レテーヌにところどころある裂け目 ラテーヌの大地の亀裂

 ところどころ見える白いのは、たんぽぽの親せきと思われる植物の綿毛であり、とけ残った雪のように谷間を彩っている。多い場所になると林と呼びたいほど密集しているが、一つ一つの背丈は私とさして変わらぬほどある。これが風に乗って散り、新しい綿毛を生やすさまは、まぎれもないラテーヌの風物詩の一つといえるだろう。


 本道に戻ったら、見たことのあるガルカ氏が敵を狩っていた。いぜん夏祭りのさい、私の手記を見ていると言ってくれた御仁である。お互いに会釈をしたり手を振ったり、激励の声をかけあったりする。こういうのは下手をするとえんえんと続き、切りにするのが難しい。雨がまた落ちてきたのと同時に私はその場を去り、虹がかかったときのことを考え、どこが一番眺望が良いだろうかと地図を広げながら走る。早めに顔を上げてよかった。というのは、先日見たばかりのバタリング・ラムが、眼前に迫っていたからだ。土砂降りのなか大羊が右往左往する。知らぬこととはいえ、この間よりも至近距離に近づいたことに気づき、雨粒の冷たさもあってぞっと寒気を覚えたのだった。

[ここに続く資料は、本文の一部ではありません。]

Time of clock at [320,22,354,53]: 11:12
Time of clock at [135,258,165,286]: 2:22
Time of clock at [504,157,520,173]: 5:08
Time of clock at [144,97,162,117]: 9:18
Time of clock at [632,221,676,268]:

 雨が止んだ。空がたちまち明るくなる。そのときホラの岩のすきまから、五色の橋のたもとが部分的に覗けた。

 私は北へ向かって駆けた。地図ではとにかくそちら側に開けた場所がある。ここからではこの不思議なモニュメントが邪魔をしてよく見えない。時間をかけ過ぎたら虹なんぞははかなく消えてしまう。はたして東の空を見上げると、夕闇が迫ったせいもあってか、既にそこにあったものは何の跡形もなかった。こういう時こそ自分の鈍足が恨めしい。

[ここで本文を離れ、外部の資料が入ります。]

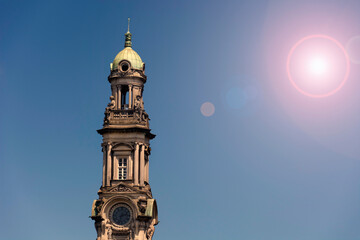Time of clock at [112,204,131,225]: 2:32
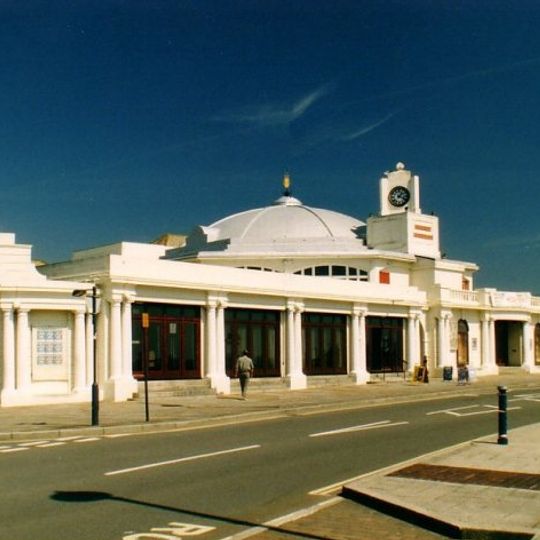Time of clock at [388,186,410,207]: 1:18
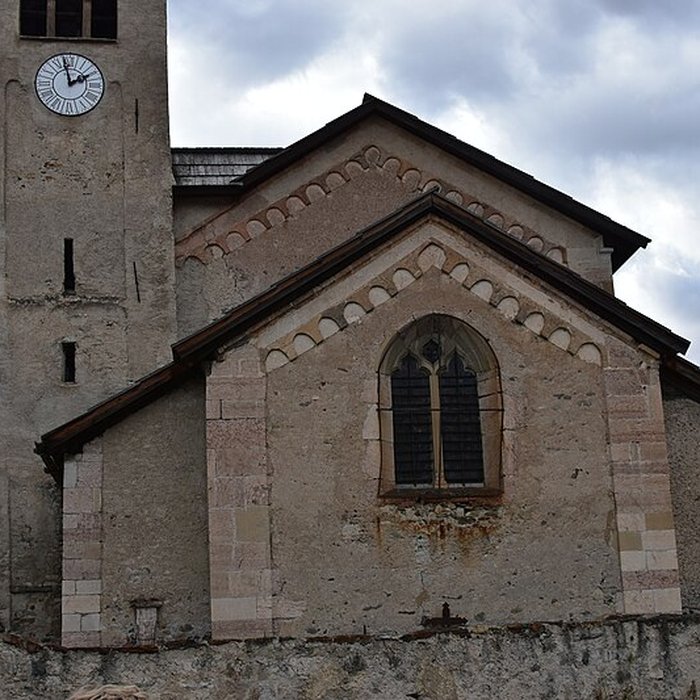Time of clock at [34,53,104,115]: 1:57
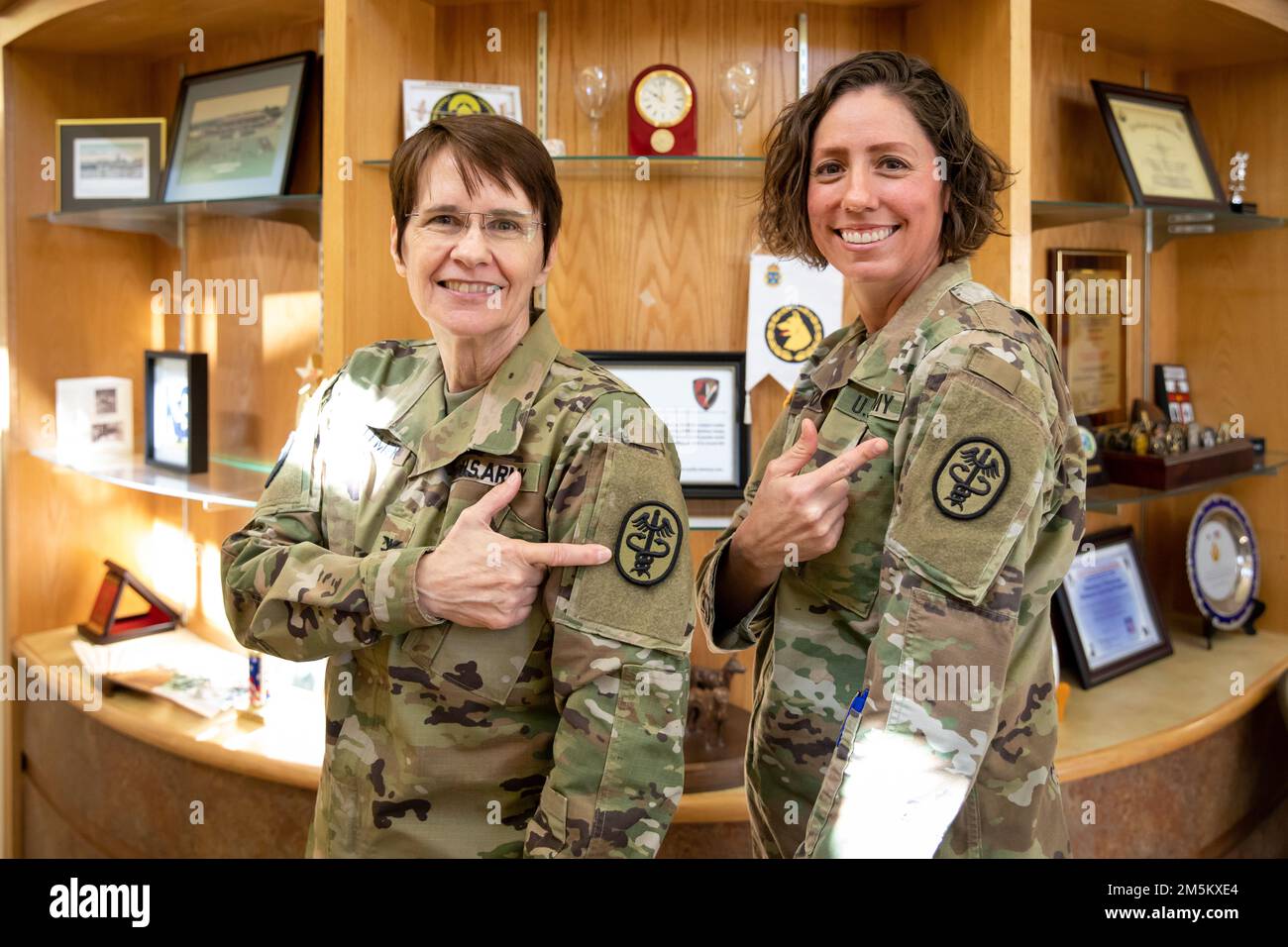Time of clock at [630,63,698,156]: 10:00
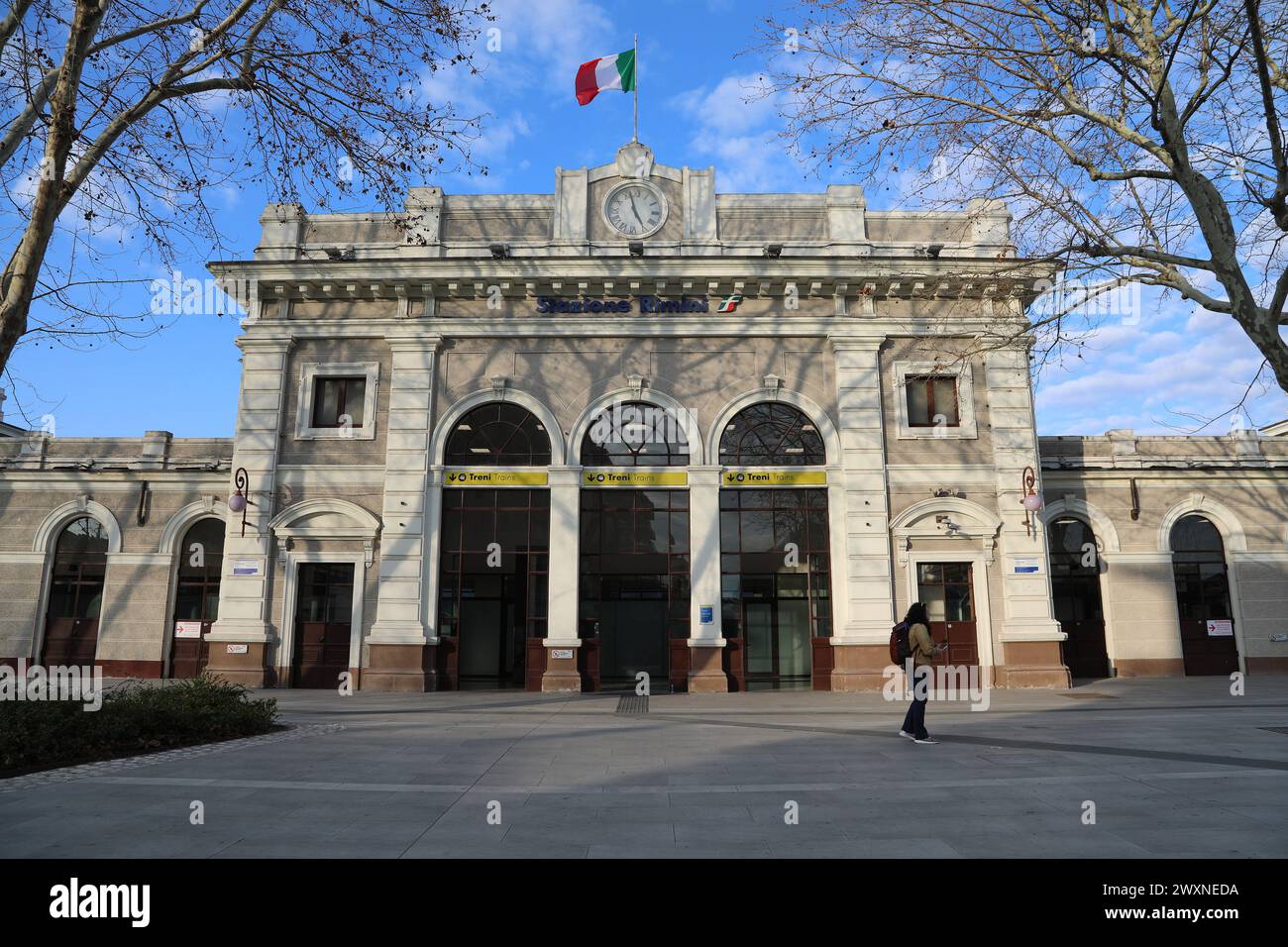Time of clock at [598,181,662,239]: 4:57
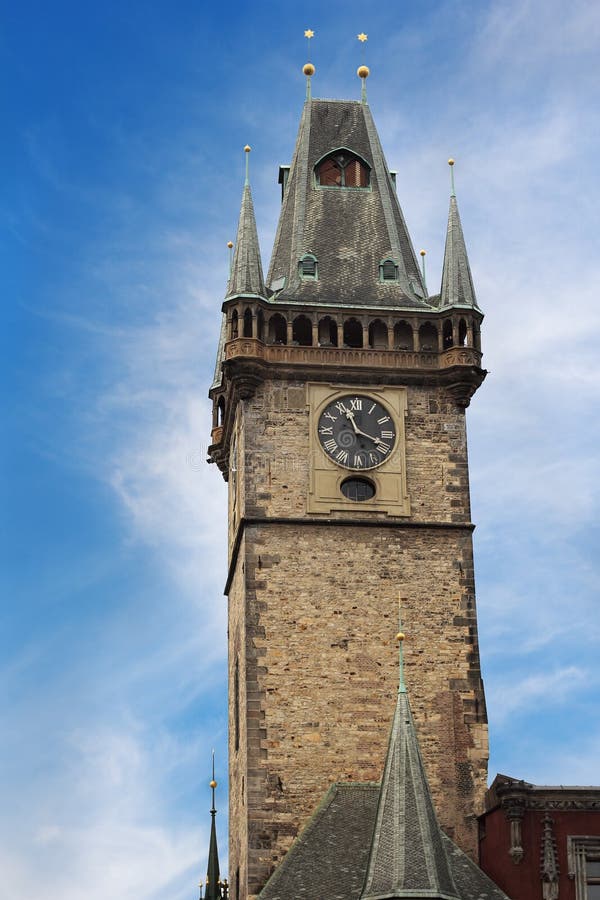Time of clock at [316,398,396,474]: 11:18
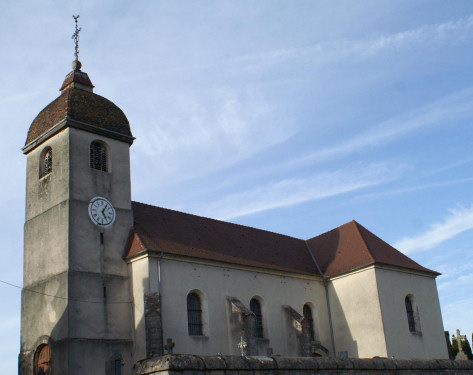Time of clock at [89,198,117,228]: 5:05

 どうしても虹を見たい一心で、そこに留まり続けた。幸いにしてモンスターが周辺から襲ってくるような場所ではない。そのかわり根気を保つのが難しかった。夜がふけ、うしみつ刻が過ぎ、周囲がしらじらと明ける頃には、誰が見ているわけでもないのにもはや意地になっていた。「昼間に雨が降り、からりと晴れる」という条件のもと、現れるか現れないかまるでわからないものを、ただ待ち続ける。私自身は昼に必ず一度は晴れると決めてかかっていたが、翌日はずっと雨に濡れ続けたように記憶している。やはり私は『ラテーヌの雨ガルカ』なのである。

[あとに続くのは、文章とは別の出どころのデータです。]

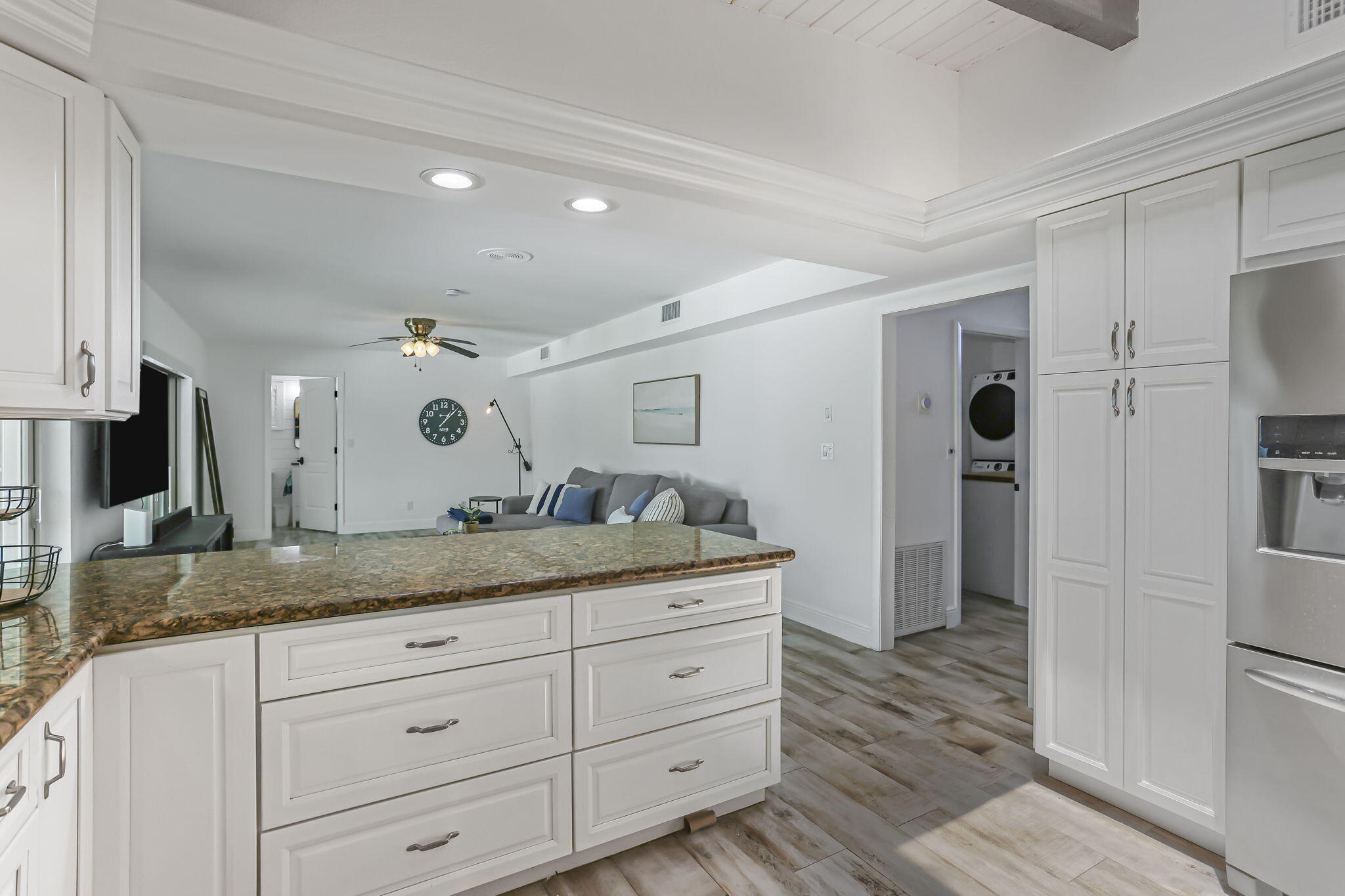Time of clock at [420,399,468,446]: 1:07
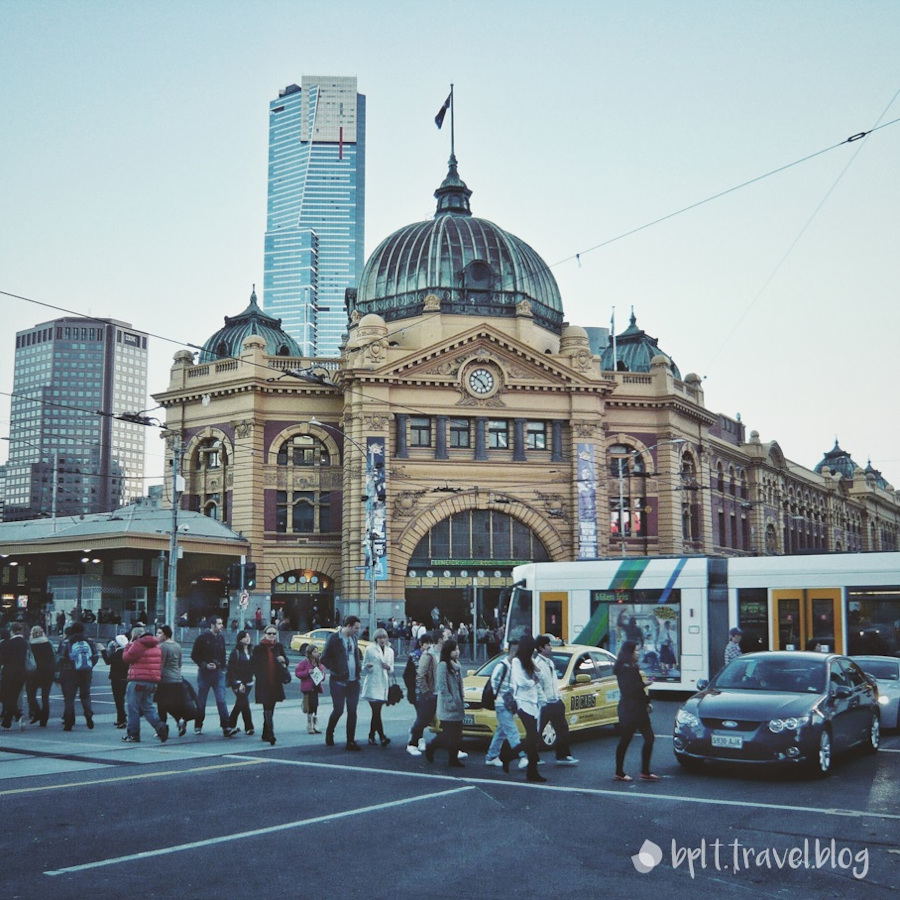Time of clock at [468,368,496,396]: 4:50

 苦労はいつか報われるものだ。2日目、とうとう私は東の空に鮮やかな虹のアーチを目撃した。


ラテーヌ虹 ラテーヌの虹の橋

 感激というよりも、疲れが先に立って、やっと帰れるという印象が強かった。それでもこの場所で粘り続けたかいのある美しさであった。


 私は単身南下し、バルクルム砂丘に出た。誰にいとまも告げず、そのままセルビナで船に飛び乗った。さらばエルヴァーンの王国よ、と口の中でつぶやく。私は私を待つ場所へ帰るとしよう。一皮むけたあかつきには、堂々と胸を張ってその門を潜り、今度こそ歴史の面影をぞんぶんに味わうことにしよう。